ストゥ(制裁棒)の「打撃練習」
アシㇼパが最初にストゥを持ち出したのは2巻13話で、そこでは「制裁棒」と訳され、悪事を犯した人間に制裁を与えるためのものだと説明されていました。これは『アイヌの民具』(萱野茂氏・著)の記述に基づいたものです。
ストゥはチャランケ「裁判」で決着がつかなかった時の次の手段として、これで相手のことを交互に打ち合うのだ、という話を前著『アイヌ文化で読み解く「ゴールデンカムイ」』にも書きました。

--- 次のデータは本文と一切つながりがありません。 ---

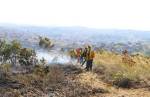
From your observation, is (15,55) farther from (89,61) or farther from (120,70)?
(120,70)

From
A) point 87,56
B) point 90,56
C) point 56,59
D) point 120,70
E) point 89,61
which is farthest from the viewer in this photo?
point 56,59

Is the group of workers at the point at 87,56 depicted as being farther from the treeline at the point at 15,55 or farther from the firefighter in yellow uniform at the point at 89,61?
the treeline at the point at 15,55

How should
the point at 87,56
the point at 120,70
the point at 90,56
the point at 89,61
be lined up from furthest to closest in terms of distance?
1. the point at 87,56
2. the point at 90,56
3. the point at 89,61
4. the point at 120,70

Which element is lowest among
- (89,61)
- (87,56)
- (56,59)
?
(56,59)

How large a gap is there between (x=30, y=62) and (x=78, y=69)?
6.69ft

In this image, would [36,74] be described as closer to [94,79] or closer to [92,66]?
[94,79]

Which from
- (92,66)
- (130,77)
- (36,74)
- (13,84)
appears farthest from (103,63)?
(13,84)

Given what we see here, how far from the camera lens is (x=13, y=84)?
14000mm

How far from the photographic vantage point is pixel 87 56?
18172 mm

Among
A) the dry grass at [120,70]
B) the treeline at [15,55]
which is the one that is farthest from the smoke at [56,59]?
the dry grass at [120,70]

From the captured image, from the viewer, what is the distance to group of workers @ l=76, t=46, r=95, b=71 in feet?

これはウカㇻといって相当古くからある慣習らしく、探検家の秦檍丸(檍麿/はたのあわきまろ)によって1800年に成立したとされる『蝦夷島奇観(えぞしまきかん)』には、すでにこの図が載っています。
この絵の詞書(ことばがき)には、「ウカリ〔ウカㇻのこと〕せんと云ふ時ハ、双方親族あつまり、先づ罪を犯したる者を槌(つち)にて三度打、次に相手の者も打、たかひに打れて安全なれハ、ツクノヒに及ハす」とあります。
つまり、3回ずつストゥで叩き合って、どちらも無事であったら、ツクノヒ(償い)をしなくてよい。引き分けということでおしまいだったようです。
もっとも、このストゥの実物は各地の博物館に収められていますので、ご覧になるとどういうものかよくわかるはずですが、中にはトゲトゲのついたものや、すごくゴツいものもあり、これで思いきり殴られたら私など一発でダウンすること間違いなしですし、やる前に降参してしまいそうです。
実際、『蝦夷島奇観』には、「其強弱によりて只一打にて転死する者あり。又、半死の病者となるもあり」と書いてあり、やはり命がけの勝負だったようです。
そして「此故(これゆえ)に平生稽古(けいこ)怠慢なく勤る也」とあり、表題も「ウカリ稽古図」となっています。
たしかに最初の絵では、打たれる方が衝撃をやわらげるために、背中に毛皮をまとっています。これはいつか来るかもしれない勝負の日のために、日々鍛錬をしている練習風景のようです。
そして次の絵では、もろ肌脱ぎになった男性を両側からふたりの男が支え、ストゥを持ったもうひとりの男性がこれで背中を打とうと構えています。こちらが本番のようです。